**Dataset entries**
╔══

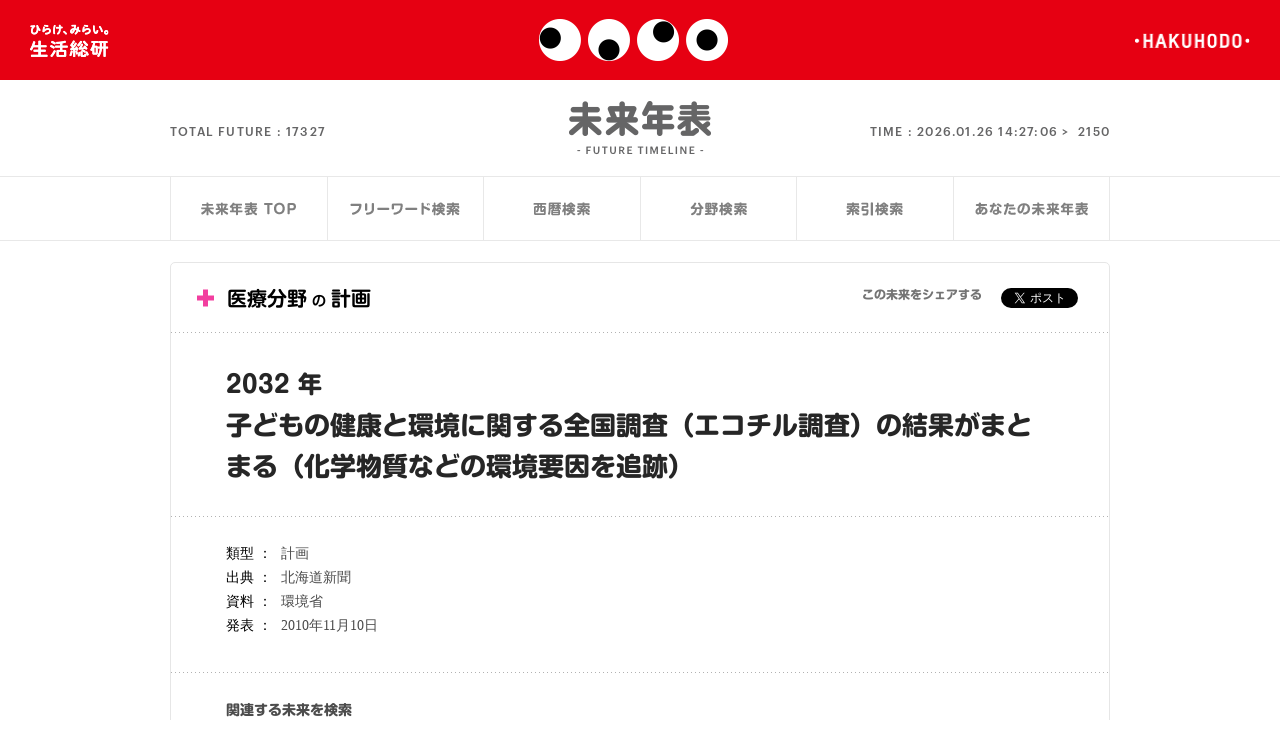

--- FILE ---
content_type: application/javascript
request_url: https://seikatsusoken.jp/wp/wp-content/themes/seikatsusoken/assets/lib/jquery.kerning.min.js
body_size: 1281
content:
/*! Kerning - v0.1.1 - 2014-02-28
* http://karappoinc.github.io/jquery.kerning.js/
* Copyright (c) 2014 Karappo Inc.; Licensed MIT */
!function(a){a.fn.kerning=function(b){var c={removeTags:!1,removeAnchorTags:!1,data:{kerning:{"、":[0,-.4],"。":[0,-.4],"（":[-.4,0],"）":[0,-.4],"〔":[-.4,0],"〕":[0,-.4],"［":[-.4,0],"］":[0,-.4],"｛":[-.4,0],"｝":[0,-.4],"〈":[-.4,0],"〉":[0,-.4],"《":[-.4,0],"》":[0,-.4],"「":[-.4,0],"」":[0,-.4],"『":[-.4,0],"』":[0,-.4],"【":[-.4,0],"】":[0,-.4],"・":[-.22,-.22],"：":[-.22,-.22],"；":[-.22,-.22],"｜":[-.22,-.22]}}},d=a.extend(c,b),e=d.data.kerning;return this.each(function(){var b=a(this),c=b,f=b.html(),g="";d.removeAnchorTags?b.children("a").length?(c=b.children("a"),f=c.html().replace(/(<([^>]+)>)/gi,"").split("")):(c=b,f=b.html().replace(/(<([^>]+)>)/gi,"").split("")):d.removeTags?f=b.html().replace(/(<([^>]+)>)/gi,"").split(""):b.find("[data-kerned]").empty();var h=b.data("delimiter"),i=b.data("linebreak");void 0!==h&&(f=(h+f.join(h)+h).split(""));for(var j=0;j<f.length;j++){var k=f[j],l=0,m=0;e[k]?(l=e[k][0],m=e[k][1],void 0!==i&&(g+='<span style="display:inline-block;">'+i+"</span>"),g+=0!==l||0!==m?'<span data-kerned style="display:inline-block;margin-left:'+l+"em;margin-right:"+m+'em;">'+k+"</span>":k,void 0!==i&&(g+='<span style="display:inline-block;">'+i+"</span><br>")):g+=k}c.html(g)})}}(jQuery);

╚══

**What the exercise asks**
Restate the data word for word while omitting each picture.

**Answer below**
--- FILE ---
content_type: application/javascript
request_url: https://seikatsusoken.jp/wp/wp-content/themes/seikatsusoken/assets/lib/jquery.kerning.min.js
body_size: 1281
content:
/*! Kerning - v0.1.1 - 2014-02-28
* http://karappoinc.github.io/jquery.kerning.js/
* Copyright (c) 2014 Karappo Inc.; Licensed MIT */
!function(a){a.fn.kerning=function(b){var c={removeTags:!1,removeAnchorTags:!1,data:{kerning:{"、":[0,-.4],"。":[0,-.4],"（":[-.4,0],"）":[0,-.4],"〔":[-.4,0],"〕":[0,-.4],"［":[-.4,0],"］":[0,-.4],"｛":[-.4,0],"｝":[0,-.4],"〈":[-.4,0],"〉":[0,-.4],"《":[-.4,0],"》":[0,-.4],"「":[-.4,0],"」":[0,-.4],"『":[-.4,0],"』":[0,-.4],"【":[-.4,0],"】":[0,-.4],"・":[-.22,-.22],"：":[-.22,-.22],"；":[-.22,-.22],"｜":[-.22,-.22]}}},d=a.extend(c,b),e=d.data.kerning;return this.each(function(){var b=a(this),c=b,f=b.html(),g="";d.removeAnchorTags?b.children("a").length?(c=b.children("a"),f=c.html().replace(/(<([^>]+)>)/gi,"").split("")):(c=b,f=b.html().replace(/(<([^>]+)>)/gi,"").split("")):d.removeTags?f=b.html().replace(/(<([^>]+)>)/gi,"").split(""):b.find("[data-kerned]").empty();var h=b.data("delimiter"),i=b.data("linebreak");void 0!==h&&(f=(h+f.join(h)+h).split(""));for(var j=0;j<f.length;j++){var k=f[j],l=0,m=0;e[k]?(l=e[k][0],m=e[k][1],void 0!==i&&(g+='<span style="display:inline-block;">'+i+"</span>"),g+=0!==l||0!==m?'<span data-kerned style="display:inline-block;margin-left:'+l+"em;margin-right:"+m+'em;">'+k+"</span>":k,void 0!==i&&(g+='<span style="display:inline-block;">'+i+"</span><br>")):g+=k}c.html(g)})}}(jQuery);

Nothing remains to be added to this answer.